Полная версия:
Я обрёл бога в Африке: письма русского буш-хирурга
141. Внедрение в частную практику: мне не нравится доктор Слоуэн – я люблю его
Первый и единственный чёрный хирург на Лимпоповии Тхлелане Лоуэн – мой друг. Он ввёл меня в местный частный госпиталь. За свою потрясающую медлительность при операциях коллеги и медсёстры прозвали его «доктор Слоуэн» – «медленный доктор». Тхлелане на это не реагирует.
– Я не имею права на ошибки, Слава…
Я добавляю мысленно: «И я тоже, мой друг».

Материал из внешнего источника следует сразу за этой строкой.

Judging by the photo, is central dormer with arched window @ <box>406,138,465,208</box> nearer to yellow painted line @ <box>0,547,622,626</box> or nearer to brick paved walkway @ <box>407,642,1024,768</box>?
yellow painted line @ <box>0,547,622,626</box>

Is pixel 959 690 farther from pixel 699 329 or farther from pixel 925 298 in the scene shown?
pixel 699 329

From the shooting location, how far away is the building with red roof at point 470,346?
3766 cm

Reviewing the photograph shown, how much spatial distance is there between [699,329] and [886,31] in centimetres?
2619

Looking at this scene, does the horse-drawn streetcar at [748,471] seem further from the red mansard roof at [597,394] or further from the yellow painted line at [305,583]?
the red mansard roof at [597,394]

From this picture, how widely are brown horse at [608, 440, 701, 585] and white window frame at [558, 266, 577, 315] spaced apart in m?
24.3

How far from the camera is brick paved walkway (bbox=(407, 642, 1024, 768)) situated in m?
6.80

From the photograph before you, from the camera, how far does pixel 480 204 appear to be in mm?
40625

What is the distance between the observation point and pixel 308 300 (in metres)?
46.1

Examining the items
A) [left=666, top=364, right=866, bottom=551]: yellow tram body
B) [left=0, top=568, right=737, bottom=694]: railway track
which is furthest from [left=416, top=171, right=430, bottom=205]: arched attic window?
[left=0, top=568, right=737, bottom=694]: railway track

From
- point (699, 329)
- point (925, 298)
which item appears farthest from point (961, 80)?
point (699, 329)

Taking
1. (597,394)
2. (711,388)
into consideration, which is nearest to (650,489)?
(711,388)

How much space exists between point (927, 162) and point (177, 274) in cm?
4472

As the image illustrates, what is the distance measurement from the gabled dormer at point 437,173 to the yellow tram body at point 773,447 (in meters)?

Я попросил Тхлелане не звать меня на ночные операции, а приглашать в качестве ассистента доктора Монсона. Последнего я предупредил:
– Тхлелане медлителен, но ты не делай ему никаких замечаний. Для тебя сейчас важно тихо-тихо ужом вползти в частную практику. Наберись терпения.
Игнат сказал:
– Да, да… Я знаю… У Лоуэна проблемы: медицинские страховые компании отказываются оплачивать госпиталю счета за сверхдлительное использование операционной по поводу простых операций. Руководство госпиталя уже предупреждало Лоуэна.
Одна из длительных операций Лоуэна – формирование артериовенозного анастомоза на запястье у больных с хронической почечной недостаточностью… Профессионалу легко себе представить тонкость этой довольно простой операции и трудно поверить, что на неё у Лоуэна уходило до трёх часов.
И вот через день после «бабушки» Игнат сообщает мне:
– Слава, меня попросили наложить артериовенозный шунт… Через три часа, ага?
– Ага…
…Исполнение Игнатом операции наложения артериовенозного свища (это, собственно, было даже две операции – на запястье и на локтевой ямке) напоминало мне анекдот про чукчу-хирурга: «А-а-а, ба-ааа-алин, опять не получилася…».
Эта операция у хирурга стоит 350 долларов. Не знаю, что сможет получить за свой «эксерсайз» Игнат, но моё ассистирование стоит 130 долларов, и я их надеюсь получить. За все такие операции в исполнении доктора Слоуэна я свои ассистентские исправно получал. Я не могу сказать, что мне нравится Тхлелане – я просто люблю его…
142. Послеуниверситетский тренинг врачей в ЮАР
Когда я решился отправиться в ЮАР, у меня не было ни малейшего представления о том, как готовят врачей в этой стране, как функционирует служба здравоохранения. В мыслях я так видел свою нишу в обществе медиков ЮАР: «Буду руководить практикой студентов в каком-нибудь отдалённом от больших центров госпитале…».
Мой друг-и-босс, профессор Андрей Маховский, сейчас (на три месяца) – и.о. декана медицинского факультета Университета Лимпопо, а меня, своего постоянного зама, на эти три месяца Андрей оставил заведовать хирургической службой госпиталя. Мне от этого поста ни денег, ни славы, поскольку у меня нет никаких прав – одни обязанности. Одна из них – обеспечение практики студентов. Таким образом, свою нишу в обществе медиков ЮАР я, похоже, угадал правильно…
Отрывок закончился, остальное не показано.